Ryne decided to watch and write about a sequel he hadn't seen until SEQUEL SEPTEMBER came up - 2009's THE FINAL DESTINATION. Judging by his review, it seems Ryne and I share similar lackluster feelings on what is considered to be the weakest entry in the FINAL DESTINATION franchise. Even Death has its off days, I guess. Check out what Ryne has to say about THE FINAL DESTINATION. Thanks Ryne for helping out!
Despite the fact that adding the word "the" to the film's title should allude to the series' finale, it seems that ending this cash cow was not in the best interests of the filmmakers. Nor does "the" refer to The Final Destination as being the definitive film in the series; that should be apparent from the opening of the film, when all of the bad acting hits you like a slap in the face. This fourth installment is a sequel in all of the ways that should kill off a successful set of films - it blatantly copies all of the elements that made the first couple of films work, except this time there's a greater sense of ridiculousness to everything.
The deaths are, as expected, gruesome and creative, new plays on the crazy accidents in life that can kill if one is in the right place at the right time. But unlike the other films in the series (at least the first two), The Final Destination has to work insanely hard to make these deaths seem realistic. Before, the deaths were scary because they were intricate but seemed reasonable; in The Final Destination, so many ridiculous factors have to work at the right time for these events to happen, and there's no reason to fear that these grisly accidents could ever happen in real life. The problem is that the filmmakers have to get more creative with each film; now they have to resort to showing incredibly happenstance events that combine for a deadly combination.
Even so, the film slacks off sometimes, like Mykelti Williamson's death. There's also the strange character personalities that refuse to believe the worst might happen, even after their lives have already been affected by crazy, unexplainable deaths. It's no wonder that these kids are targeted by death; it's Darwin's theory at work here, and if these people don't take the obvious clues given to them and try to stop their own deaths, then perhaps they're not worth saving.

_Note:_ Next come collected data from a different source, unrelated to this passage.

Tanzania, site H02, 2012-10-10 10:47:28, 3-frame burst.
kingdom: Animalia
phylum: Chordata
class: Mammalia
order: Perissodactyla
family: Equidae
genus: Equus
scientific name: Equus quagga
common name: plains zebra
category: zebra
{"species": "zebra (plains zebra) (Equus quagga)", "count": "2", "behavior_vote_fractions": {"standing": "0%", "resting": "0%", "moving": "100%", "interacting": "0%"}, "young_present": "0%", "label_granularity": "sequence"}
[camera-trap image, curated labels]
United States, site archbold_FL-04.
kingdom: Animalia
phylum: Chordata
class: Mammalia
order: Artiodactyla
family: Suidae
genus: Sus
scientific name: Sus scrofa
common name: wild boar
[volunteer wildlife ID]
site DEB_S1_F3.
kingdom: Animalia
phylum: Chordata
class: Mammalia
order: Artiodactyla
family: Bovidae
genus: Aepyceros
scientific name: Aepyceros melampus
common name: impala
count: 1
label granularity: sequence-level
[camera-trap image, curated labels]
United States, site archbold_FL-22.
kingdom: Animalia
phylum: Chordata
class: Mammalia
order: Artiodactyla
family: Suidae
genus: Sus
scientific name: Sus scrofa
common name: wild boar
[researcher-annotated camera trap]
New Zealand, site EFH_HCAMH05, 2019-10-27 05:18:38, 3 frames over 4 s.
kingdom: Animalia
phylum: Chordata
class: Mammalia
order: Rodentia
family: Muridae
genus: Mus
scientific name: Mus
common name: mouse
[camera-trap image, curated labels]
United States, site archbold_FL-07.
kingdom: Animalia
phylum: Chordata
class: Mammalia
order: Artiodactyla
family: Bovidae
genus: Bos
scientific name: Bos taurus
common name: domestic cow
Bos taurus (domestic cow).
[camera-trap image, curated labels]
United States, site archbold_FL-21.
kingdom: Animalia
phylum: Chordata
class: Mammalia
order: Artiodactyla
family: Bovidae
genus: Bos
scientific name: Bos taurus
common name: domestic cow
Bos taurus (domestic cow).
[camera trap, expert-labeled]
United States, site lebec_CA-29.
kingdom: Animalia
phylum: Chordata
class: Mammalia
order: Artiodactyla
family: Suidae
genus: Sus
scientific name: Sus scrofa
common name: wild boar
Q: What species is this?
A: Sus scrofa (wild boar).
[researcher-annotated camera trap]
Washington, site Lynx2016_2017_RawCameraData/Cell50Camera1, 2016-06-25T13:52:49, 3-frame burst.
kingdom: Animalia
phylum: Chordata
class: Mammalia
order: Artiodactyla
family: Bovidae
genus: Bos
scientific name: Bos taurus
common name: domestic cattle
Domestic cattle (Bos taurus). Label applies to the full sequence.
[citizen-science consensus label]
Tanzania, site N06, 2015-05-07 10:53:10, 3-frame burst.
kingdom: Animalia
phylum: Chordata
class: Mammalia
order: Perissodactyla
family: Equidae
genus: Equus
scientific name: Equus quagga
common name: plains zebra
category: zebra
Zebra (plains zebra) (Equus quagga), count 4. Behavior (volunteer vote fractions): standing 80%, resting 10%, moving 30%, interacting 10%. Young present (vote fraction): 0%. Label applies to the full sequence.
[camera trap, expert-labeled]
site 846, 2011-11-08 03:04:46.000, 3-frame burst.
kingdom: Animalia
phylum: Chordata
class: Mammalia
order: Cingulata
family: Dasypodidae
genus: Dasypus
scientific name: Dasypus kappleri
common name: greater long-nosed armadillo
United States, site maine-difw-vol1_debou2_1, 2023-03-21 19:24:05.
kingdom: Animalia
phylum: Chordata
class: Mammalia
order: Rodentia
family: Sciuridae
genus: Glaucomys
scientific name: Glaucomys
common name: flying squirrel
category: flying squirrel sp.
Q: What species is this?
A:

What once was a creative series has now fizzled into films that simply retread the old ideas with new, grisly deaths. Unfortunately, those deaths barely make sense anymore; they're like watching Rube Goldberg devices, not like watching realistic accidents. There's a fifth film now, but when you think about it, there can always be more of these types of movies; there sure is a lot of work for Death with all of these stupid kids.